Over 25 years ago, I attended boarding school and got to live, work, and study with some remarkable people. One of those people was a classmate named Hui Neng Amos.
Neng was one of my dorm prefects. And in addition to being a generally kind and easy going guy, Neng practiced this strange and–to my provincial mind–mysterious thing called Tai Chi.
All I knew about it was that it appeared to give Neng preternatural powers of grace and power on the athletic field.
At the time, it didn’t occur to me that in part, it probably explained his poise off the field too.
Many years later, when I became interested in the meditative arts, I started to learn about a form of moving meditation called Tai Chi. In my mind, I always associated this ancient form of meditation with my old classmate.
So I was delighted when a few years ago, Neng and I reconnected via Facebook. I was intrigued to see that he had created something called the Mindful Arts Project.

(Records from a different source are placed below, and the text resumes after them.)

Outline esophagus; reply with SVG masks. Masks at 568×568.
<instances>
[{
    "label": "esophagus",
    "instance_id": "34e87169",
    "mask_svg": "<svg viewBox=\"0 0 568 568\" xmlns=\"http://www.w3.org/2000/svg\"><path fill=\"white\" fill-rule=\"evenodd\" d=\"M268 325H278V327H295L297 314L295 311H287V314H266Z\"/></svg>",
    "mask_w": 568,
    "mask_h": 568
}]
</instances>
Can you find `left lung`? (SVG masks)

In this episode, we explore Hui Neng’s story, about how he grew up in a small rural New Hampshire school cum intentional community where he started learning and practicing tai chi and seated meditation from the wee age of three.

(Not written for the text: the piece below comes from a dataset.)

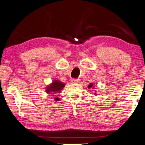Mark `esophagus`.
<instances>
[{"label": "esophagus", "mask_w": 145, "mask_h": 145, "mask_svg": "<svg viewBox=\"0 0 145 145\" xmlns=\"http://www.w3.org/2000/svg\"><path fill=\"white\" fill-rule=\"evenodd\" d=\"M71 83H72V84H80V80H77V79H72V80H71Z\"/></svg>", "instance_id": "obj_1"}]
</instances>
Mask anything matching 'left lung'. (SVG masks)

After college, his travels took him across America to India and more. Neng would journey away from his roots in contemplative practice, only to return as an adult, more committed than ever and now teaching these sacred practices through the Mindful Arts Project.
But there is much more to this story, as you’ll learn.

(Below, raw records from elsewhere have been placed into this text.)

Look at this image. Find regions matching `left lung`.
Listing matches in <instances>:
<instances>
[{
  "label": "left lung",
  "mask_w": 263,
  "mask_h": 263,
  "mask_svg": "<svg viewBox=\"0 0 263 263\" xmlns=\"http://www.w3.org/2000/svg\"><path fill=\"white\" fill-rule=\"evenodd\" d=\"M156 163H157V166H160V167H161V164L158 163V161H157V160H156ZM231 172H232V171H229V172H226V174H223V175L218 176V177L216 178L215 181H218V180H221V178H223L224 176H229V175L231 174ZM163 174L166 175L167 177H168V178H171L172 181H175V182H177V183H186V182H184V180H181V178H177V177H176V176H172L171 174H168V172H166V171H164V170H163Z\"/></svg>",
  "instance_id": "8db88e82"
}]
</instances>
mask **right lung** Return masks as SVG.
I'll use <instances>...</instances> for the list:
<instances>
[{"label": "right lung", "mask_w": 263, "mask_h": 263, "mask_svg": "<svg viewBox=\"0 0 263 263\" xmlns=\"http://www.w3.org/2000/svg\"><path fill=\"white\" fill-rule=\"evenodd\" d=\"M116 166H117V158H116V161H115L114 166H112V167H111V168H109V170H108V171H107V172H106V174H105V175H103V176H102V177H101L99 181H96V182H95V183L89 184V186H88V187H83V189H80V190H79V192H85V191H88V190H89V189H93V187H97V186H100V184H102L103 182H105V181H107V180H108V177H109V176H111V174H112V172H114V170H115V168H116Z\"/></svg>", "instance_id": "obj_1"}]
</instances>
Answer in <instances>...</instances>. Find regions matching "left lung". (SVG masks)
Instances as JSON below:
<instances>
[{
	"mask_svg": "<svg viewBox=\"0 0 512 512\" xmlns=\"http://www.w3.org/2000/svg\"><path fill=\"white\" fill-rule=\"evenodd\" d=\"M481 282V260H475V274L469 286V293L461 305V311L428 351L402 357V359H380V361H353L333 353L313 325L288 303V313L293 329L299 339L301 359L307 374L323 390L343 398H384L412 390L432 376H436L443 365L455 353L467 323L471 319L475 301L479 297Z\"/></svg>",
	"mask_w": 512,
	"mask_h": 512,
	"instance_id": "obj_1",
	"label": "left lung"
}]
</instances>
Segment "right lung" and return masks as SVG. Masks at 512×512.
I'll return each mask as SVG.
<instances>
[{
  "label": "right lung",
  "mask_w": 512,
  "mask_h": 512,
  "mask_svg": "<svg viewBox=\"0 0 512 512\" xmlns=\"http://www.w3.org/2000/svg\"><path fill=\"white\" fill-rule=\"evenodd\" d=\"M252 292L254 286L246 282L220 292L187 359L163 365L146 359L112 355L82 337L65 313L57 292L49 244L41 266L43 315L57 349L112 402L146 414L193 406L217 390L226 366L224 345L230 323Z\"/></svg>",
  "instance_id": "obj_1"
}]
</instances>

During the interview, Neng takes us back to the time of his grandfather, Albert Amos, who was a close friend of the great civil rights luminary Howard Thurman, and a deacon in his church.
Thurman was one of the first major champions of Gandhi’s nonviolent principles in the West, imparting those powerful tenets of peaceful resistance to Martin Luther King.
Albert Amos himself was a socialist organizer in the black Bay Area community. And as Neng says it:
Our family was certainly steeped in the ideas that Howard Thurman espoused; a sizable group of black intellectuals shared in their inception, and the Civil Rights Movement was arguably built there (in the Bay Area), outside the grasp of the Deep South, where it was famously applied. He was an extraordinary human being, and I certainly count him as a forefather.
Indeed, Thurman was the reason Neng’s father got to go to college. Thurman put in a word for him at U.C. San Francisco, where he was very successful. Hui Neng’s father then went on to continue his studies in economics at U.C. Berkeley.
But the extraordinary intersections in Neng’s family don’t stop with Thurman. Throughout the ’60s, Neng’s father was a student of the great Zen Master Shunryu Suzuki, founder of the San Francisco Zen Center and the Tassajara Monastery.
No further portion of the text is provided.